Sucedidos I Noche de Carnaval en Palermo. Zapping de murgas denunciantes y coloridas sobre el escenario de una esquina. En el calor, la espuma como una nevisca refrescante. Algunos disfrazados en honor a Momo, para despistar la fiaca de sus almas, serpentean el gentío; reparten sustos a los niños, corren a las jovencitas con lascivia y embroman a las viejas. Una mascarita de risa potente y caminar eléctrico, mira fijo a los ojos y descarga su burla a los cuatro vientos. Todos, con temor, actúan la vista gorda para no ser presa del ridículo. Desde enfrente me otea. Improvisado, no le saco los ojos de encima. Y se me viene al humo. Me estudia unos segundos mientras danza con movimientos simiescos. Hace estallar una lluvia de papel picado sobre mi cabeza y baila a mi alrededor bisbiseando. Luce la doble sonrisa de los fetiches y cuatro pares de ojos. Siempre mira. Con párpados abiertos o cerrados. Me taladra con los ojos pintados. Y lanza una carcajada terrible. —Fuiste elegido para aprender —me susurra con voz rasposa. Quiero escapar pero estoy paralizado. Intento gritar pero una fuerza extraña me oprime la garganta. —Tengo un obsequio. ¿Es un don? ¿Es una condena? ¡Tu espíritu decide! Ya comienza —canturrea y chasquea los dedos—. Ya comienza… Plaf. La cachetada es un cimbronazo celular que comienza como un hormigueo en todo el cuerpo y finaliza como un sofocón. —Ya ha comenzado —me informa con su sonrisa desdentada—. Está en marcha la cuenta regresiva. Tu expresión es finita. Cuida las palabras dichas y
escritas porque una vez agotado el número quedarás en silencio para siempre. Tu expresión ya es finita —chasquea los dedos otra vez y se esfuma. Sudo el miedo. Y quedo sugestionado. Vuelvo a mí desorientado. Vicheo en vano hacia todos lados. Ni bien puedo inaugurar los pasos, escapo de la multitud. Esa noche, no pude dormir pensando en cuál sería el número siniestro. Pero en la rutina de los días, como es común, pronto olvidé el suceso. … A un mes de un nuevo Carnaval, la mascarita me ha visitado en sueños para comunicar el estado de la cuenta: —Quinientas ochenta y nueve palabras por decir. Quinientas ochenta y nueve palabras por escribir. Desde entonces, cada día, siento el acecho y el peso de la sentencia. He cambiado mis hábitos y la relación con los demás. Trato de salvar los escollos como puedo. Escucho mucho, digo poco y escribo menos. Para retardar el final, he pasado noches enteras consultando diccionarios y leyendo libros, confiado en que la riqueza de vocabulario dilatará la agonía. Intento practicar la economía y la calidad de las palabras por decir. Escapo de los que vomitan palabras sin ton ni son. Me fraternizo con los parcos y los tímidos. Me espanto por cómo se habla de gusto. Compruebo cómo nadie escucha a nadie. Una parte de mí, se resiste a aceptar que vivamos en un soliloquio perpetuo. Tan indiferentes unos de otros. Tan anónimos. Todos hablan. Pocos dicen. … Tarde comprendí cómo lo inverosímil se hace carne en el tiempo.
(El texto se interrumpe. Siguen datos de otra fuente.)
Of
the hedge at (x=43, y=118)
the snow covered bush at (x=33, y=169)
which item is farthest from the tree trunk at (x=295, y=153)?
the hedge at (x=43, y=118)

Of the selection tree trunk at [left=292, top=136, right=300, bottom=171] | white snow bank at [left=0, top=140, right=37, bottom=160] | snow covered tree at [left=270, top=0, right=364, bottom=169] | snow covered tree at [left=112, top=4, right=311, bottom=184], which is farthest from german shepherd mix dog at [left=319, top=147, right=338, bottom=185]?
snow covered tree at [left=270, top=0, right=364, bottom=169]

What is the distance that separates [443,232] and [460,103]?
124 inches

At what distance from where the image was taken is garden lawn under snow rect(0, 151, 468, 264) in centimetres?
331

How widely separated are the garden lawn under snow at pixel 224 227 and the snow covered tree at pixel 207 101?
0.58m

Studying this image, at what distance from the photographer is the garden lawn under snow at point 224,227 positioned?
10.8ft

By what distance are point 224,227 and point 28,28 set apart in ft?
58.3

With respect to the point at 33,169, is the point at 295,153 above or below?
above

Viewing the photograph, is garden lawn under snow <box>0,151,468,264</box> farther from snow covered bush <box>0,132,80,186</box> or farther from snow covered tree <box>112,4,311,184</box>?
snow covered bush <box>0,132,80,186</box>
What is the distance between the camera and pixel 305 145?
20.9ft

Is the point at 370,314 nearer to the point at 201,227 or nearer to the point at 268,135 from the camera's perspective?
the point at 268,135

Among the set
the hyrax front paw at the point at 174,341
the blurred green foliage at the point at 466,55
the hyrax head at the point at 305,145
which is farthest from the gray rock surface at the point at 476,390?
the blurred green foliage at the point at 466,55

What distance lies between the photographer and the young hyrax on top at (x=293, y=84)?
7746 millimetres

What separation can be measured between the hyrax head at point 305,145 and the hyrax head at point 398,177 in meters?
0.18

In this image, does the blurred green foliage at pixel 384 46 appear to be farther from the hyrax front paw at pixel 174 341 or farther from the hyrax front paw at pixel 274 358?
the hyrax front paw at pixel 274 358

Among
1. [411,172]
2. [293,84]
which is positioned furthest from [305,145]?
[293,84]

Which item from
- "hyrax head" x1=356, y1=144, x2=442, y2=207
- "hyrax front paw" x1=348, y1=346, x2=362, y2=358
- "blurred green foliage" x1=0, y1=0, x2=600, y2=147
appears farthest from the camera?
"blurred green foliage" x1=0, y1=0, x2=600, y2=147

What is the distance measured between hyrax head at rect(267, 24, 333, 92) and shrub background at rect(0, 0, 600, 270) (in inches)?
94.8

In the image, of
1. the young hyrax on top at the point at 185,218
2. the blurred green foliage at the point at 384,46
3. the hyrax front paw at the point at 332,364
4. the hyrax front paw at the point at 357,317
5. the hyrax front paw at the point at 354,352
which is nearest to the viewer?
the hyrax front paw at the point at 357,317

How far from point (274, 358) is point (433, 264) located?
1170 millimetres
Sé que la derrota es inexorable. La esperanza que anidaba en mi insensatez, se ha hecho añicos. Llegó un nuevo Febrero y pasó el Carnaval. He deambulado mudo entre la alegría de los otros y las murgas, buscando, con el corazón
encabritado, a la mascarita endiablada para suplicarle el alivio de la pena o un perdón. Pero no la he encontrado. La condena me desarma. Con la confidencia me acerco al final. ¿Cómo será mi vida en silencio?